Reactionary, frenzied denunciations of the BLM movement are inevitable from Trump and his ilk and protesters should not give an inch to them, or step back from struggle on the basis of the level of support they have in opinion polls at any particular moment. No oppressed grouping ever won its demands by passively waiting for other sections of the oppressed to support their cause.
Nonetheless, far more than at the time of the civil rights movement, the possibility exists today for a mass united struggle of black, white and Latino workers.
One factor in this is the greater anti-racist conscious of big sections of the working class, reflected in the multi-ethnic character of the BLM demonstrations. But most important is the ongoing crisis of capitalism which is threatening the future of all working-class young people.
Given that 63% of the US population is non-Hispanic white, winning large sections of the US white working class is an important step to victory. As capitalist crisis develops, even some sections of white workers who have currently swallowed the capitalist lies that it is black workers rather than capitalism that are responsible for their misery, can potentially be won to an anti-racist mass united struggle.
Achieving this requires linking the fight against racism to the vital economic and social questions of jobs, homes and public services, and raising demands that point to capitalism’s responsibility for the impoverishment of all sections of the working class.
It also requires taking a skilful approach to the question of the police. Biden has repeatedly denounced the ‘defund the police’ slogan, ultimately because he does not, in reality, have any intention of making fundamental changes.
However, it is also true that it is a slogan that is easily picked up and deliberately misinterpreted by the right in order to discredit the movement.
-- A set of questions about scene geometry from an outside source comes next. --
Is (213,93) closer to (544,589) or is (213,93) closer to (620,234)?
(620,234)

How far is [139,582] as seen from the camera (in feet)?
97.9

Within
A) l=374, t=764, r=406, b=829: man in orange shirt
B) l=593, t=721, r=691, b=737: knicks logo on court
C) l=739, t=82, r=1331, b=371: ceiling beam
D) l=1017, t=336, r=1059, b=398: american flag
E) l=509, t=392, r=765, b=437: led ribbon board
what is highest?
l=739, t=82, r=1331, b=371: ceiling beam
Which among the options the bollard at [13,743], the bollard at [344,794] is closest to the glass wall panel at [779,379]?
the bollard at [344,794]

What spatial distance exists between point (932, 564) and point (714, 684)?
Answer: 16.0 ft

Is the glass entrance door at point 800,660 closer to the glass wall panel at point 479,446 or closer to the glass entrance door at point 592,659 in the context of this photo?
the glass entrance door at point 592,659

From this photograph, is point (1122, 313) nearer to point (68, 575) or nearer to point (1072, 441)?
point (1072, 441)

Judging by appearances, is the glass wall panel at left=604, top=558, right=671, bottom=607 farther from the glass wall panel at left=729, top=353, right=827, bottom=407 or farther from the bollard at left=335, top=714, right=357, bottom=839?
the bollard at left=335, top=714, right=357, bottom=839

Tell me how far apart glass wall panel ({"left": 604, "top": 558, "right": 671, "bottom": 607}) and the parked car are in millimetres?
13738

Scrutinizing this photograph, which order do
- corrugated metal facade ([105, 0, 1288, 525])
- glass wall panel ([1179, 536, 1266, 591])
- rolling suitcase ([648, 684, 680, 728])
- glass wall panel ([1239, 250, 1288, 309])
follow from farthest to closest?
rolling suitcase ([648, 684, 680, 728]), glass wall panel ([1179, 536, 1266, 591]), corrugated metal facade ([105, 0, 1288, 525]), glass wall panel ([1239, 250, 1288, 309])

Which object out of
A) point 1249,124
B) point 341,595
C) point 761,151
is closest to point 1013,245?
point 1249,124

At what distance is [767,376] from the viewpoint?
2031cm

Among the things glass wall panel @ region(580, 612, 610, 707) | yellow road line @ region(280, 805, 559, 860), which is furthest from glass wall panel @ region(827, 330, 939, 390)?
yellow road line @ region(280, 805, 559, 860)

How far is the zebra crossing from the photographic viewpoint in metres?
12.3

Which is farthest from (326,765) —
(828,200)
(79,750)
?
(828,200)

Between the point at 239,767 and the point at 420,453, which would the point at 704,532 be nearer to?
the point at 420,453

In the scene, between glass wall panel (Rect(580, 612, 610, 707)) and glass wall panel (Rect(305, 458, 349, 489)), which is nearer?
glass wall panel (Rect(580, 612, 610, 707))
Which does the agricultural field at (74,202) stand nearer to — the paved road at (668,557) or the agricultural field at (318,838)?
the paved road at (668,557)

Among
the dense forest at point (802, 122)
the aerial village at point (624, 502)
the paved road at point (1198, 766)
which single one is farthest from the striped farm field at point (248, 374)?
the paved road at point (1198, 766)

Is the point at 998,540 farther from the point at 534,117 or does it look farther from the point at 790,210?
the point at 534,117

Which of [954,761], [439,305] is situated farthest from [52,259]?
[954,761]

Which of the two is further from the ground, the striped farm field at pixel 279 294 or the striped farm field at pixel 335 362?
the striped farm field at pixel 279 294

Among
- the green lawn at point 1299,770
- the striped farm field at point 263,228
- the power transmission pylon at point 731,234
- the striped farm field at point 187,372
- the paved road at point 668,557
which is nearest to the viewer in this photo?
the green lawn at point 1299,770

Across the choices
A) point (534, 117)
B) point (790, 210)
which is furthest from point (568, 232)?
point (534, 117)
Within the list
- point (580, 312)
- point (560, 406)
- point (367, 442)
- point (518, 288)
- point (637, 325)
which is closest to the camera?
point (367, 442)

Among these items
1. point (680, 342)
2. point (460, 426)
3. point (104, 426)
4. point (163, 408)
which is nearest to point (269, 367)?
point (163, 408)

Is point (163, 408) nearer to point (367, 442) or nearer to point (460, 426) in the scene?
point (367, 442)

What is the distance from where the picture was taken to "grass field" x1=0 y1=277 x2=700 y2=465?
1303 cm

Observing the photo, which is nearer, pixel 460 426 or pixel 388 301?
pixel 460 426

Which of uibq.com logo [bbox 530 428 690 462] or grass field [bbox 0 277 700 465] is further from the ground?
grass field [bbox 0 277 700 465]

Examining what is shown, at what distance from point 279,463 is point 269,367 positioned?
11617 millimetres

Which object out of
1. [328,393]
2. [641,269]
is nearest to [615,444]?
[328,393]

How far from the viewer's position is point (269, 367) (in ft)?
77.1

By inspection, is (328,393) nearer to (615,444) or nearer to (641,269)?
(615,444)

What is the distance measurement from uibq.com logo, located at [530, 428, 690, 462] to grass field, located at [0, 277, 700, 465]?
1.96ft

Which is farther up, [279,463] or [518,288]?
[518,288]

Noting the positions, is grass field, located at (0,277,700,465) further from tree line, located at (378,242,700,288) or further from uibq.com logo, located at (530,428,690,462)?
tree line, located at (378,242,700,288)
The police force plays a dual role in society. It is a repressive apparatus, but it is also all that is available to deal with the crime and violence from which the working class in particular suffer.
According to the Financial Times: “Murders in New York rose last year by 43% – and are on track to be higher this year than last. The situation is even uglier in Chicago, which is close to its 1974 peak when almost 1,000 people were murdered. Ditto across urban America.”
A call to ‘defund the police’ can create fears that the demonstrators want to abolish all law enforcement. As a result, even among African Americans polls show that only around a quarter supported the slogan.
An overwhelming majority could be won, however, to the meaning many BLM protesters would give to the ‘defund the police’ slogan, such as demilitarising the police, ending violent and repressive measures, and increasing spending on social services and affordable secure public housing.
There would also be support for the key demand of democratic control over the police. Raising demands such as the formation of community control boards for each precinct, composed of democratically elected residents with the ability to hire, fire, subpoena, investigate, and charge police officers, along with setting police budgets, would point towards the entirely different character the police would have if it operated under the control of and in the interests of the working class, rather than the capitalists.
The battles for such a programme could win important concessions. Who can doubt, for example, that Chauvin would not have been sent to prison were it not for the BLM movement?
However, to fully achieve these demands it will be necessary to overthrow capitalism and build a new democratic socialist society, based on meeting the needs of all rather than the profits of a few.
The building of a mass party of the working class, independent of the Democrats – bringing together all the different struggles against injustice in the US – will be an important first step.